Date Approved


Graduate Degree Type


Degree Name

Engineering (M.S.E.)

Degree Program

School of Engineering


High morbidity of metastatic tumors in the liver has been observed in several different types of cancers. Liver failure from metastases is one of the primary causes of death in these patients. Effective treatments for liver metastases do not currently exist. However, new pharmaceutical treatments are being explored in a preclinical setting where the cancer and its treatments are designed in vitro and then studied in vivo in mice. Therefore, effective and accurate techniques for non-invasive imaging and analysis of liver metastases in mice are critical to the development of new treatments.
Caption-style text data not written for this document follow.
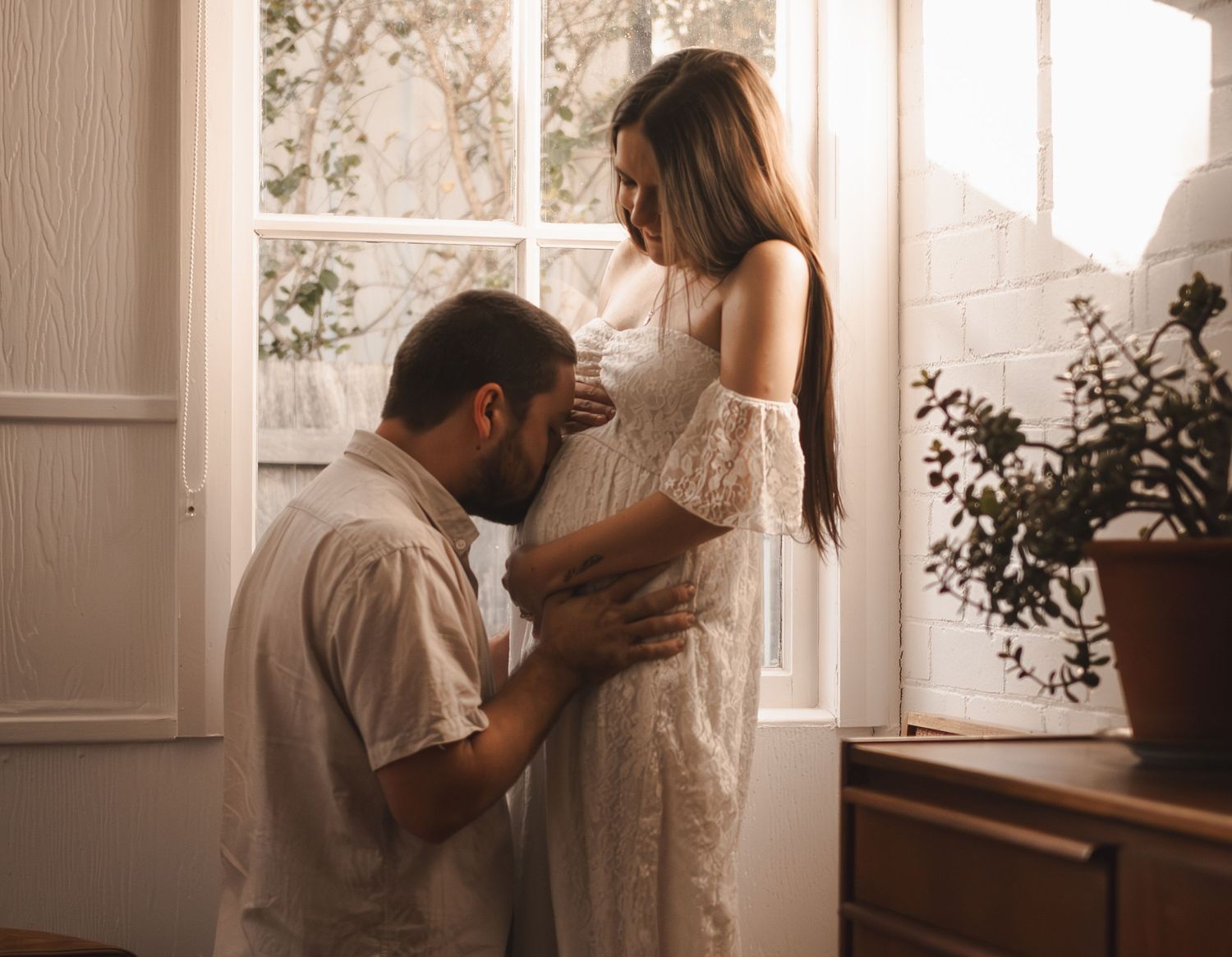 A man kneels before a pregnant woman in a white lace dress by a sunlit window indoors.
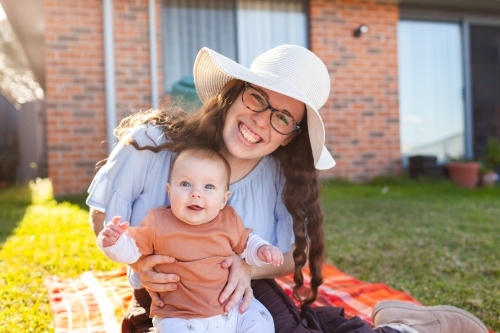 Happy young mum wearing hat outside in winter sun holding happy baby - Australian Stock Image
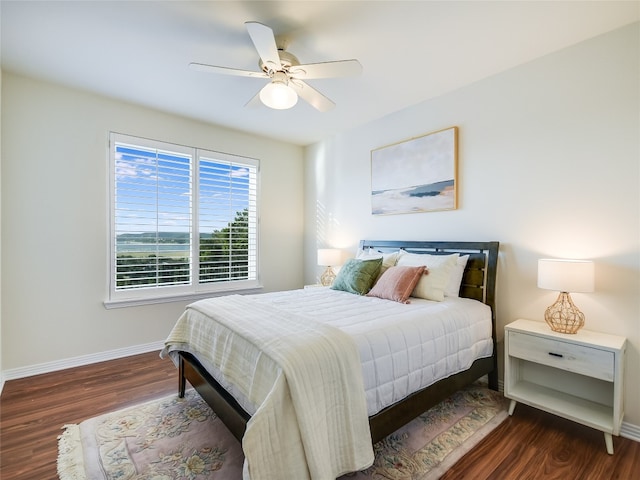 bedroom featuring ceiling fan and dark wood-type flooring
In-vivo micro CT imaging is not only one of the most commonly used imaging technologies in pre-clinical oncology study, but also highly translational. However, it is difficult to apply this technology to studies related to liver metastases due to poor inherent soft tissue contrast and the need for highly technical, manual analysis of the data. The evidence from our research has shown that Kupffer cells (macrophages in the liver) will concentrate among the liver metastases and allow the delivery of macrophage-specific contrast agents for the detection of small metastatic lesions. Using this new contrast enhancement method, CAD software was developed to enable automated detection of liver lesions. Software is able to assess disease stage based on these contrast patterns and compare them over successive weekly scans. The combination of the new imaging and analysis method enables automated detection and evaluation of liver metastases 1 mm or smaller from as early as 1 week. The CAD software allows for better visualization and quantification, but also for large scale longitudinal studies of liver disease and potential treatments. Moreover, it provides new insight into macrophage motility within the liver.